Loft Conversions Leeds - Add Value to your Home

Leeds Loft Conversion – Value for Money

by Admin on April 23, 2013

Value for money
Loft conversions are a significant investment and can cost from £20,000, but research shows that in the majority of cases they do add more value to the property than the initial outlay.

Building the shell of a loft conversion can take anything from four weeks to a few months to complete. If you’re worried about the weather, try to get the work done in the summer.

Ensure you have alternative space for items currently stored in your loft. It’s easy to underestimate how much junk you’ve accumulated over the years because it’s conveniently tucked away in the loft.

Call in the professionals
A project of this size needs reliable contractors, so seek out building firms who specialise in loft conversions and get at least three separate quotes.

Many people have difficulty in visualising what the end product will look like so view previous examples of a builder’s work. Ask the householder if the builder was reliable and what they would have done differently.

When you have decided which builder you prefer, go through their quote carefully. Ensure you know exactly what you will get for your money.

Planning permission
In England (Wales may differ) a loft conversion in a house that is not on designated land is considered to be a permitted development. That is, provided the conversion meets certain standards, you will not need planning permission – though of course you will still have to meet building regulations (see below). If you live in a flat or maisonette, the rules are slightly different, so you should consult your Local Planning Authority (LPA).
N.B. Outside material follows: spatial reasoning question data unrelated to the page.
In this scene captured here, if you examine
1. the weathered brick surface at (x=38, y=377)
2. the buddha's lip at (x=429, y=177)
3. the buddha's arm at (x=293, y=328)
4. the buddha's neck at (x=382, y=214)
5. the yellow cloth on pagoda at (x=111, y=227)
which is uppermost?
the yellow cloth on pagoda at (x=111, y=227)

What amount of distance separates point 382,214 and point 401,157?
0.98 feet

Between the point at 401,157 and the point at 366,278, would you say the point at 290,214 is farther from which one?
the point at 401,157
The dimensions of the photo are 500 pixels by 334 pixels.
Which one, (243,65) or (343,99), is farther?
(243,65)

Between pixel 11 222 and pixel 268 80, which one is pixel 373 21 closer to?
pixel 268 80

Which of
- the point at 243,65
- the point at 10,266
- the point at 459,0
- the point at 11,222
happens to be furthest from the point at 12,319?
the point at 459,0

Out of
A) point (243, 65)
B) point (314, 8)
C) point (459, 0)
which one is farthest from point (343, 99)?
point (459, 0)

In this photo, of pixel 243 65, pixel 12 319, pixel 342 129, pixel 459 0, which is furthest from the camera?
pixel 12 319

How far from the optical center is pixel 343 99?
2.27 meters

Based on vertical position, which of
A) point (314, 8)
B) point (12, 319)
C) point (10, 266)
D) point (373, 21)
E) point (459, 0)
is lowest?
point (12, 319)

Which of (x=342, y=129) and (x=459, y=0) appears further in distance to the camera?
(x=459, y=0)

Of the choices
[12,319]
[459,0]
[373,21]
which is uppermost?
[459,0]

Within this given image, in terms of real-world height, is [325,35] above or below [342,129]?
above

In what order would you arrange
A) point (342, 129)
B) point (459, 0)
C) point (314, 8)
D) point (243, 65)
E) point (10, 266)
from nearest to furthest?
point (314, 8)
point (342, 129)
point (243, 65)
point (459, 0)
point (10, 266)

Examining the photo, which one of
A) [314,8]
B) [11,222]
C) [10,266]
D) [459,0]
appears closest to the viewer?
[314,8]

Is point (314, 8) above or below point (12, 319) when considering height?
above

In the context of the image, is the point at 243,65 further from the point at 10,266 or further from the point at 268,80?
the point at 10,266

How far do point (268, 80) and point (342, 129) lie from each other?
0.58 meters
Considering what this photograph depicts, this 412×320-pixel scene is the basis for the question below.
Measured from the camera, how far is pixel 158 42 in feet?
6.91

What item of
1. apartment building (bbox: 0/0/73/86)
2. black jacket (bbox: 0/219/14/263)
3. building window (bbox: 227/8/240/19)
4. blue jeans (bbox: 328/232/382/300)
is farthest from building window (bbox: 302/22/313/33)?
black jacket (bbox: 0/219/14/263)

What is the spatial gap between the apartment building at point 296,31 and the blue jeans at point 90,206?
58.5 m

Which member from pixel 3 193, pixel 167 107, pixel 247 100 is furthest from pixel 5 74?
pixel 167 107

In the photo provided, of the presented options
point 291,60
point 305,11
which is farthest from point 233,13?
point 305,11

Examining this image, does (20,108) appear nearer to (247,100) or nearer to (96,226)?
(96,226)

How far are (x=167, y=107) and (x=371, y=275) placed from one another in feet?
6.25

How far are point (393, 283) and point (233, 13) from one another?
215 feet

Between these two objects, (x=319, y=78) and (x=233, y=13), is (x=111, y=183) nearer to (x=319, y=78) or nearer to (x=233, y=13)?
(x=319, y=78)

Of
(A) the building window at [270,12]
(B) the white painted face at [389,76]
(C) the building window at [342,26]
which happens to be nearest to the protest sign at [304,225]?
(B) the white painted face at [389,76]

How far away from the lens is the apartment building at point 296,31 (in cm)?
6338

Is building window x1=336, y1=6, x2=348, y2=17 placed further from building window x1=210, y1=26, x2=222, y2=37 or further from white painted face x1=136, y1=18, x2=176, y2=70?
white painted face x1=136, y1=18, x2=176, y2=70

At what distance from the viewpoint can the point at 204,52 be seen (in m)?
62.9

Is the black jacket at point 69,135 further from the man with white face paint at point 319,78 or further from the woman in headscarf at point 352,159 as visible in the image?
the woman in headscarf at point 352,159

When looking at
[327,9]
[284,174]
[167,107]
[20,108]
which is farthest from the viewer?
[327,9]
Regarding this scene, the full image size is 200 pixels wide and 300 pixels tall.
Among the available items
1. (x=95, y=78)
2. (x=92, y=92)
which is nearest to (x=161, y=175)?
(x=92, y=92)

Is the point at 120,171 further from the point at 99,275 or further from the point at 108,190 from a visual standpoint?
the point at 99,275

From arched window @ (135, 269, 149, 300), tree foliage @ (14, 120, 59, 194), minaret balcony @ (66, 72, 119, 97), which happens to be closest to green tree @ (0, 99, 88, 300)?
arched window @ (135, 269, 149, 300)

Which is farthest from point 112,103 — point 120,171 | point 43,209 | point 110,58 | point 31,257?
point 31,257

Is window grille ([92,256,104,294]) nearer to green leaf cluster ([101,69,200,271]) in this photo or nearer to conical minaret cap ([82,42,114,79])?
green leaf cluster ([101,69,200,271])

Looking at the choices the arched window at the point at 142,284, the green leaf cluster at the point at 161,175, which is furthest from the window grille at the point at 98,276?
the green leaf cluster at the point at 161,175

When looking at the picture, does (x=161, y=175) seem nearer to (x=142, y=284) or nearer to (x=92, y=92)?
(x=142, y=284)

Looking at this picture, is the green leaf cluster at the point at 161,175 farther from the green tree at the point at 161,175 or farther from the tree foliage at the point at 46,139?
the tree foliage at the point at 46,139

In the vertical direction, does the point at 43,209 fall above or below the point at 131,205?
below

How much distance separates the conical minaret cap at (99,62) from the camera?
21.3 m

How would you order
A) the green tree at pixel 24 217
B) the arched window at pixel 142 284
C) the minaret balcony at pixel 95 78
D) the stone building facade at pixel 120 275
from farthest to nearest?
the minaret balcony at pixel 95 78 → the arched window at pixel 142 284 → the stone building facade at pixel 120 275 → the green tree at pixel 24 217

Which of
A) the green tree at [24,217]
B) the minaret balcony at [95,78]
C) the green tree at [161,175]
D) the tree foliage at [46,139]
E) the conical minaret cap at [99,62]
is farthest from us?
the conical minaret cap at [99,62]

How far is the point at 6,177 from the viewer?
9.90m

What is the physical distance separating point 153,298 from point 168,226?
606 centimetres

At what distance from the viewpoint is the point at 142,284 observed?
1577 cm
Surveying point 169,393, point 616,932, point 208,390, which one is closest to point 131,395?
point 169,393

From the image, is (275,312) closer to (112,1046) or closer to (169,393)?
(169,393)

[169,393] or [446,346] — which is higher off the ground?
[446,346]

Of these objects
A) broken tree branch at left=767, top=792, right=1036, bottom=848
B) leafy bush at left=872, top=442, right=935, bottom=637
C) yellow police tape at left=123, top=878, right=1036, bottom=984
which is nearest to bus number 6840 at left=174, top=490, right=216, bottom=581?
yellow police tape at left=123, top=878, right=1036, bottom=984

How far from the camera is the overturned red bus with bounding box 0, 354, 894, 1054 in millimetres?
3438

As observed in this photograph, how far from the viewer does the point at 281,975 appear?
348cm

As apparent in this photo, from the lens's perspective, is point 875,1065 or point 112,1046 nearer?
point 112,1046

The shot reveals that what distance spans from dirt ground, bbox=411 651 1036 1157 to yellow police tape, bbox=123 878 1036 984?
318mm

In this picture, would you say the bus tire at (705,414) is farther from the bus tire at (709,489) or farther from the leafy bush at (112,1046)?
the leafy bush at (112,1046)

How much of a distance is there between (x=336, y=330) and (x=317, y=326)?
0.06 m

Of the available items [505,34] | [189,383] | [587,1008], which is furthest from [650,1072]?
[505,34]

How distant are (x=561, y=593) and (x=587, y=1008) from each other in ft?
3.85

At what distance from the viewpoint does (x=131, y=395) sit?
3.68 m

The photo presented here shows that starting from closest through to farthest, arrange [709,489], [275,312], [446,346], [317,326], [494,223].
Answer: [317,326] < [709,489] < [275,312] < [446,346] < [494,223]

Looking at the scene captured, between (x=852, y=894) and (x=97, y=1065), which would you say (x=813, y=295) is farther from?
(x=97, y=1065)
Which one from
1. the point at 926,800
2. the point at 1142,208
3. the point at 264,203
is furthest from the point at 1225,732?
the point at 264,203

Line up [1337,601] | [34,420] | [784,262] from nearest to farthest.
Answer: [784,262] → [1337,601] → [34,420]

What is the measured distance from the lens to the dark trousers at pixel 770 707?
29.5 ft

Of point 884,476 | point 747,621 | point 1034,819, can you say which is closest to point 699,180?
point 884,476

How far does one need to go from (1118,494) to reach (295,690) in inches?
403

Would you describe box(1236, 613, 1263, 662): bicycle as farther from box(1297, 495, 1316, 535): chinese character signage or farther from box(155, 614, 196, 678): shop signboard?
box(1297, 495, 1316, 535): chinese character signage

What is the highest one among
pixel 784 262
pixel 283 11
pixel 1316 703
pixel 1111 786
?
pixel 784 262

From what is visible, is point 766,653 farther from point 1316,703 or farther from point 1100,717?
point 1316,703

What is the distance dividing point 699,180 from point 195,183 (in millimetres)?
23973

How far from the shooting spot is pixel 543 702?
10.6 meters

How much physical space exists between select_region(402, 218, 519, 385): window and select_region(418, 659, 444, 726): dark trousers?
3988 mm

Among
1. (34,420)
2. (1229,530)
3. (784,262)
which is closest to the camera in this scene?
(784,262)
Designated land includes areas of outstanding natural beauty, national parks, conservation areas and world heritage sites. If your building is listed, then you also need to talk to your LPA.

Your conversion is also a permitted development if:

  • It is no bigger than 40 cubic metres for a terraced house, or 50 for a detached or semi-detached house. (Any additions by previous owners are included in these figures, too.)
  • There is no extension beyond the slope of the roof (i.e a dormer window) on the principle elevation fronting the road.
  • Materials used are similar in appearance to the existing ones.
  • No part of the extension is higher than the highest point of the existing roof.
  • There are no verandas, balconies or raised platforms.
  • Any side windows are obscure-glazed, and any opening parts are more than 1.7m from floor level.
  • Roof extensions (apart from those going from hip to gable) are set back 20cm along the slope of the roof from the roof edge.
  • No protected species, such as bats, are affected.